- [ACTION ITEM]:
Count every line of these entries that holds the word "translations", and reply with the number only.

(DATA RECORDS begins)

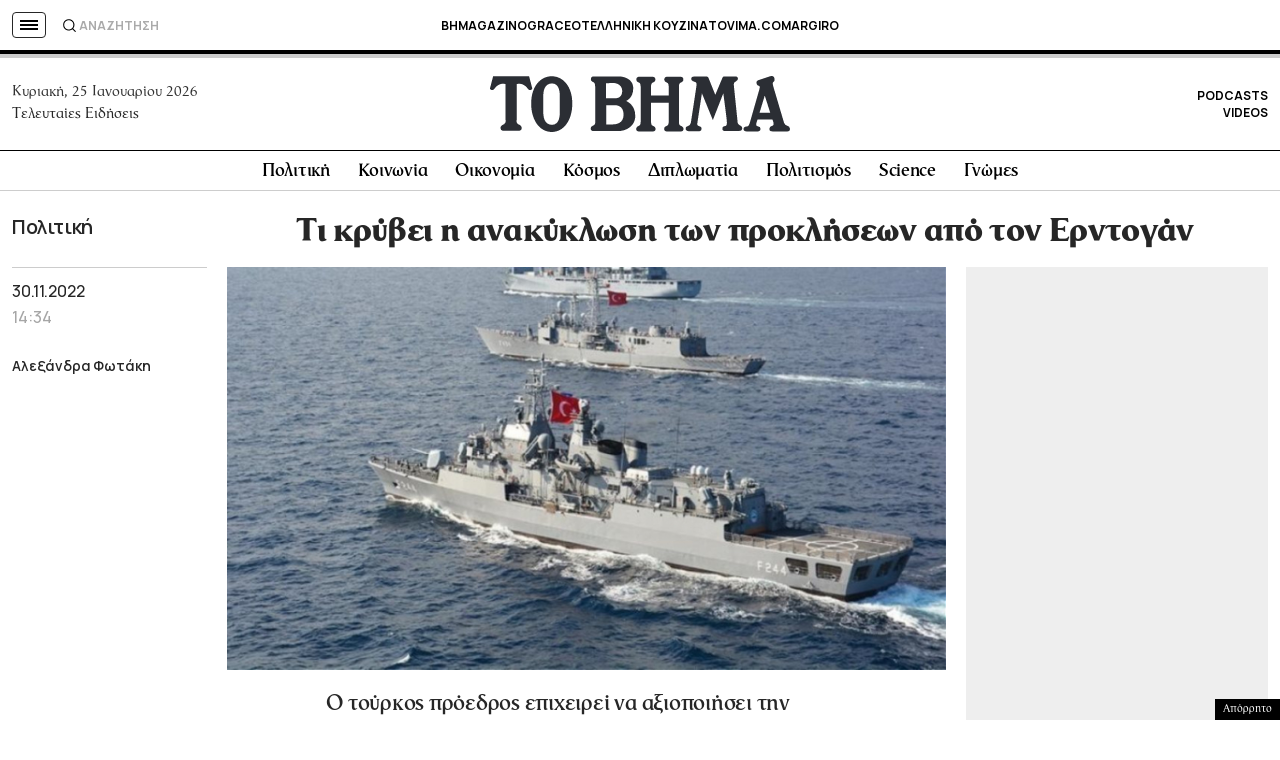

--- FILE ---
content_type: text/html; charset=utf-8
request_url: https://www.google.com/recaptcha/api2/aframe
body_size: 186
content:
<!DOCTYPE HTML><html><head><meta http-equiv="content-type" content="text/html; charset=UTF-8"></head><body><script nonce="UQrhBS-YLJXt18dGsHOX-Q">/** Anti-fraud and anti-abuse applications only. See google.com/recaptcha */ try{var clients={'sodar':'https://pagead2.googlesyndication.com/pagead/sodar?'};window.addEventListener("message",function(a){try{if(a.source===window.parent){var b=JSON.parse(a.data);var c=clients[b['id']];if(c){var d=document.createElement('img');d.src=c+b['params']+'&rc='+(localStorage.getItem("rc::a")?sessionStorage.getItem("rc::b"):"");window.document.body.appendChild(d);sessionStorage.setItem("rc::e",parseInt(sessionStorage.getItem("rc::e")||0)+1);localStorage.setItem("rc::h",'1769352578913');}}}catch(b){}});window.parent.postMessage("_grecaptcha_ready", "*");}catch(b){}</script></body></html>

(DATA RECORDS ends)
(DATA RECORDS begins)

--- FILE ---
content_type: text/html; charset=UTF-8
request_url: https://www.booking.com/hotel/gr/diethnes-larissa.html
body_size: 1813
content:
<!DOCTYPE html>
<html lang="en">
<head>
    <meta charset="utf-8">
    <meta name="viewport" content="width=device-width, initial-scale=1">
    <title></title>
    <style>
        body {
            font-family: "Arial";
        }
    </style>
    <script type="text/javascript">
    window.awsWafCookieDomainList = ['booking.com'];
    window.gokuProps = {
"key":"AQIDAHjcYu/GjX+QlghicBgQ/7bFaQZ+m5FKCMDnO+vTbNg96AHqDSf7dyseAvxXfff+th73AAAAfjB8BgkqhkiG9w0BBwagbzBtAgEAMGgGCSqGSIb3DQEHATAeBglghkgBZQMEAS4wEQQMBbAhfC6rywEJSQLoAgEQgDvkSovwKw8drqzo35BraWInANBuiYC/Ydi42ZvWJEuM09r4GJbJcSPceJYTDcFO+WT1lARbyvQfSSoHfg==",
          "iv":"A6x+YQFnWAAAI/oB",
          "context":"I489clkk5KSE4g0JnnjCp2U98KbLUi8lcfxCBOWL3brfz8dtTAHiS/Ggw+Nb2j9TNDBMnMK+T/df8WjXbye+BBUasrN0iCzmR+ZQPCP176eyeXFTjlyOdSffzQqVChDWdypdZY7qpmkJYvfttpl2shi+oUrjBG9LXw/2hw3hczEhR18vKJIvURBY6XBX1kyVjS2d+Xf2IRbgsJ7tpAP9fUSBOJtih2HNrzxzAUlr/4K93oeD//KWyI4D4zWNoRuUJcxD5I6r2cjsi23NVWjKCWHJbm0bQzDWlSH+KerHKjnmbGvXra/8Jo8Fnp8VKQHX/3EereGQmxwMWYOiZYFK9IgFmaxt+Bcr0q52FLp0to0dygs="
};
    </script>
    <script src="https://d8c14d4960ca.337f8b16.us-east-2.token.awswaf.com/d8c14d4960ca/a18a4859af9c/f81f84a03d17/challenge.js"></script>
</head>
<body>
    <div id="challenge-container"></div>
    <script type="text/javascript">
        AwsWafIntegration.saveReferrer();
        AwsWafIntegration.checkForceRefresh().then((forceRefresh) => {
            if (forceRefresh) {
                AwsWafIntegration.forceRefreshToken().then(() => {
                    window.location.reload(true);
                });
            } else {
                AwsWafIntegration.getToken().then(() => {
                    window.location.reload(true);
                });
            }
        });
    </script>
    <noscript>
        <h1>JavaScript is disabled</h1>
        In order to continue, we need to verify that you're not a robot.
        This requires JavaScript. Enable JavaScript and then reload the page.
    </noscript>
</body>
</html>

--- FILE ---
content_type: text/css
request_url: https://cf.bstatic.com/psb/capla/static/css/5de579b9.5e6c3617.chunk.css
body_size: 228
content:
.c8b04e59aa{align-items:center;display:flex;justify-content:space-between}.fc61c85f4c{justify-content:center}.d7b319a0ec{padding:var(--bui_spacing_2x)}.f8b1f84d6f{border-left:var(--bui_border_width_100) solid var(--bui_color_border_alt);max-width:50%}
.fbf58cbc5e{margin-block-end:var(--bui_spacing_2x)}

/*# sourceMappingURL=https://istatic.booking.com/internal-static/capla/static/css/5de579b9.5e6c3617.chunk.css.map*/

(DATA RECORDS ends)
(DATA RECORDS begins)

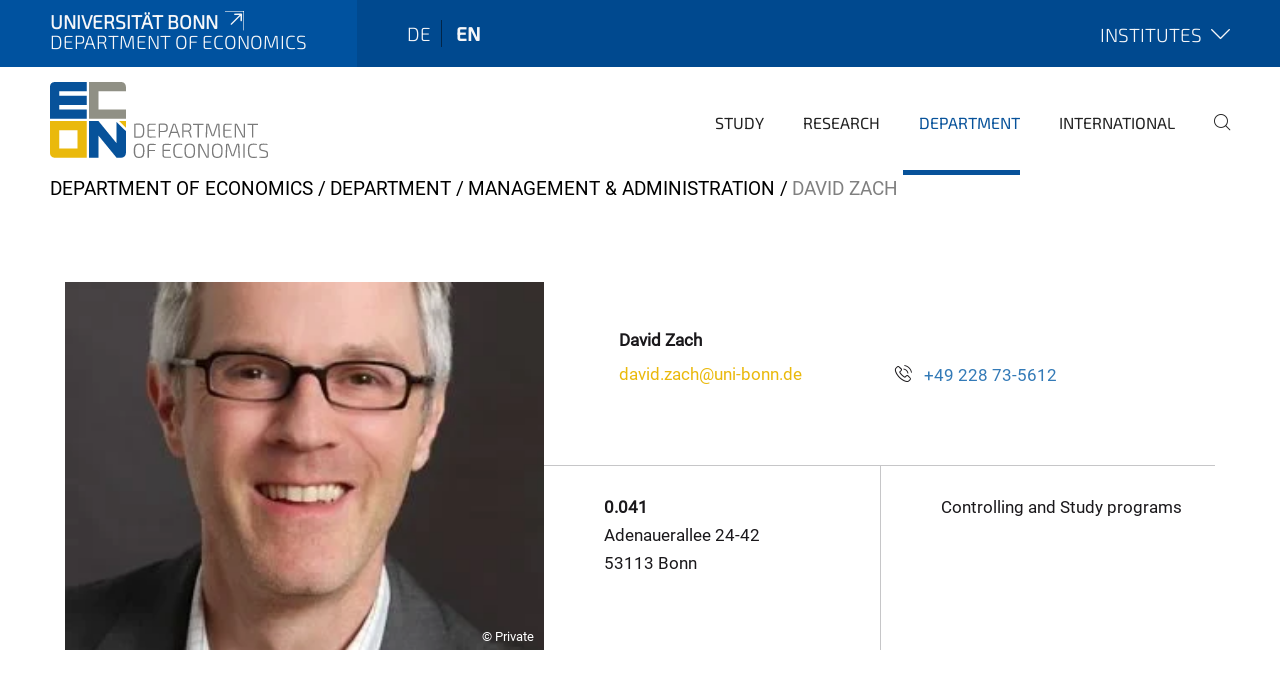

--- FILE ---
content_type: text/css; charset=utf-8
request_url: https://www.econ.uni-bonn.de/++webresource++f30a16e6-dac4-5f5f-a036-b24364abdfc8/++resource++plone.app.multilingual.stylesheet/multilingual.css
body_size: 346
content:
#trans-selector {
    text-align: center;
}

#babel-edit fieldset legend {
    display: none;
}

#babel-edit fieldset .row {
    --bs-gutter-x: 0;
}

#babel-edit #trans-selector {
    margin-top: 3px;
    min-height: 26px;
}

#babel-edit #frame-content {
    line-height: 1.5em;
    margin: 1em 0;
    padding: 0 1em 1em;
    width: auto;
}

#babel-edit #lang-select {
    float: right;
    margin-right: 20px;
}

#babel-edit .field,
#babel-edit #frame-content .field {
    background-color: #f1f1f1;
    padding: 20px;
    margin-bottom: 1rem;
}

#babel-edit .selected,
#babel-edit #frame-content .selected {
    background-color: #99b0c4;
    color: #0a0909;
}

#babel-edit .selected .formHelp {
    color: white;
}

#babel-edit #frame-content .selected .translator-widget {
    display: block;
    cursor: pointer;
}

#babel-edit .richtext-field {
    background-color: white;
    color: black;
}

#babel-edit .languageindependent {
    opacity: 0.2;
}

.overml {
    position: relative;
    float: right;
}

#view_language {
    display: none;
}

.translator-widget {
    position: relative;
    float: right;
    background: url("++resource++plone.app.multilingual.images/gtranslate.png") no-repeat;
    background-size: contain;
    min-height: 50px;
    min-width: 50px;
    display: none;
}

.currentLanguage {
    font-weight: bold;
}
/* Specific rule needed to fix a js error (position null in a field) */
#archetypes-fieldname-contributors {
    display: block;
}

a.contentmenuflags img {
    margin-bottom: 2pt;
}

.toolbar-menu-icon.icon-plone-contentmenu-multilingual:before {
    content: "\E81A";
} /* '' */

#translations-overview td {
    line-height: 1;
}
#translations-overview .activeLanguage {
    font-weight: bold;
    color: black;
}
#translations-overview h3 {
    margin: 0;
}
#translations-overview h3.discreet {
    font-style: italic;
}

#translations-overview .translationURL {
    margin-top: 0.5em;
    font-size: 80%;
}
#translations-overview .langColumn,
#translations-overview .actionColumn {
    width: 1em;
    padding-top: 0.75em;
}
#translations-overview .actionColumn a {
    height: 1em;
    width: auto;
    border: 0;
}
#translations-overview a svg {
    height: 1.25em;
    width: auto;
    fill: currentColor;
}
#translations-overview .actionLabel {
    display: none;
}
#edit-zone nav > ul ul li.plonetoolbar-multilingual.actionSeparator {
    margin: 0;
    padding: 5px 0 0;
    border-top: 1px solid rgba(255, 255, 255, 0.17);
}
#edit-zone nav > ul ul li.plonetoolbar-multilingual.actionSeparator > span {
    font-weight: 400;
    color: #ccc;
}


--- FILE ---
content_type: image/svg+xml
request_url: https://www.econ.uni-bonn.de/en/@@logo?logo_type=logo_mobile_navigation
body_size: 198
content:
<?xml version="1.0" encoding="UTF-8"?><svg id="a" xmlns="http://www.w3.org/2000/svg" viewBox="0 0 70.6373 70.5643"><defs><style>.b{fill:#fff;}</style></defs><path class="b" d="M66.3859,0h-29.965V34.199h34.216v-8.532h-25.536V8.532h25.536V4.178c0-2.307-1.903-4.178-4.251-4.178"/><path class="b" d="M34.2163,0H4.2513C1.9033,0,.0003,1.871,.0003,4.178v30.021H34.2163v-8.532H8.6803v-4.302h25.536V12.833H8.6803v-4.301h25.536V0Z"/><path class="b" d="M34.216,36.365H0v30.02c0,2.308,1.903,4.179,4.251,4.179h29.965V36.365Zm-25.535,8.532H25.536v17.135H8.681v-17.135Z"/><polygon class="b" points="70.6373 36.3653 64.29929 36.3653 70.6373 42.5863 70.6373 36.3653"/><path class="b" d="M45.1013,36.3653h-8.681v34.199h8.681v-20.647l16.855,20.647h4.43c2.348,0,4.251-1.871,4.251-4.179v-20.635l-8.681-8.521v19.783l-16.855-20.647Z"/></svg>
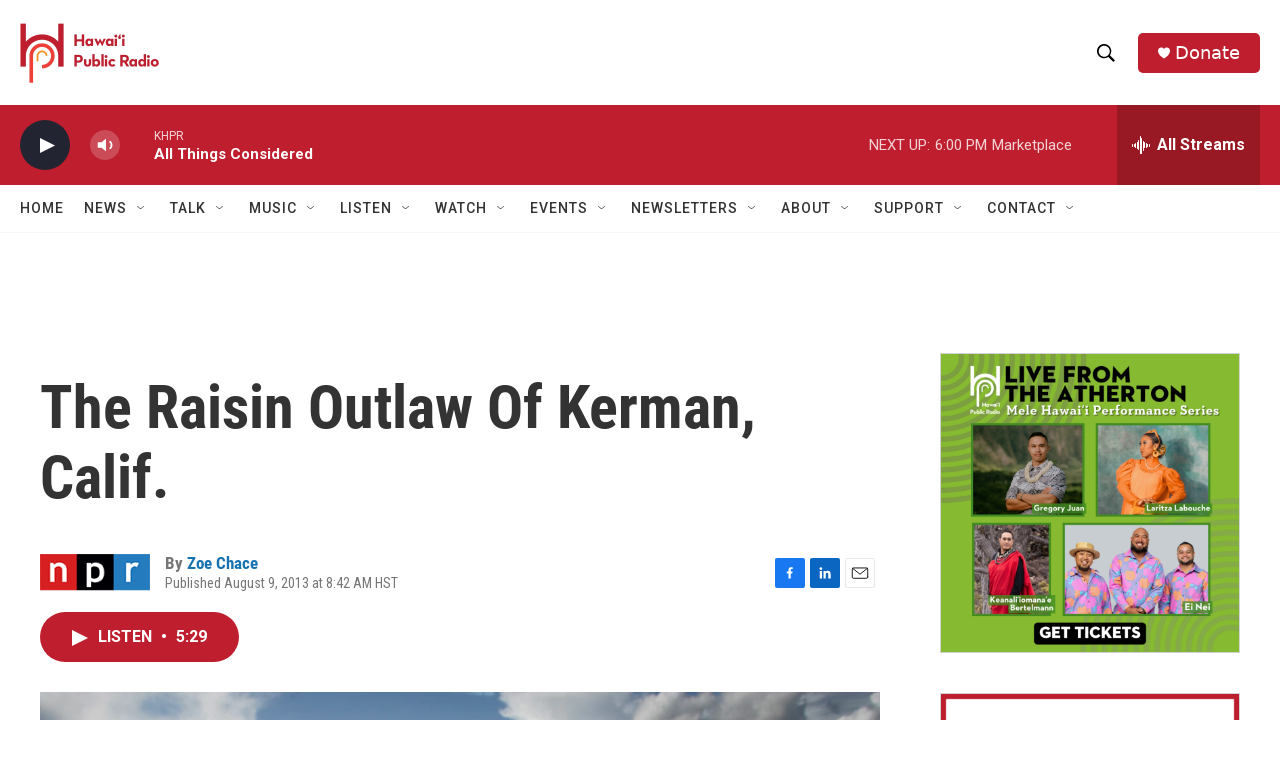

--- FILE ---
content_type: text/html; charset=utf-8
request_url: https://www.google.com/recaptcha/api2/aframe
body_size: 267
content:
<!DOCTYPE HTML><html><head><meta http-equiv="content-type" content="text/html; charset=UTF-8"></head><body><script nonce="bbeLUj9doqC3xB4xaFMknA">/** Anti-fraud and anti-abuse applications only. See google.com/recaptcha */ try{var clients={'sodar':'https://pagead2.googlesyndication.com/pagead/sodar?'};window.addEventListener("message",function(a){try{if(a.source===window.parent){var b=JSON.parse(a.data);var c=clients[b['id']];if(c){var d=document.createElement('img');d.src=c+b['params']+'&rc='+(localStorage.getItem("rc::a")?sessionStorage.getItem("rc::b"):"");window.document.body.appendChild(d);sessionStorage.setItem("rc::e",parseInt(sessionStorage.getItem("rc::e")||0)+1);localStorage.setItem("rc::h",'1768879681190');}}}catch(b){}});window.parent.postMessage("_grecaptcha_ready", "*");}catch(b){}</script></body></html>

(DATA RECORDS ends)

- [ANSWER TO THE PROBLEM]:
10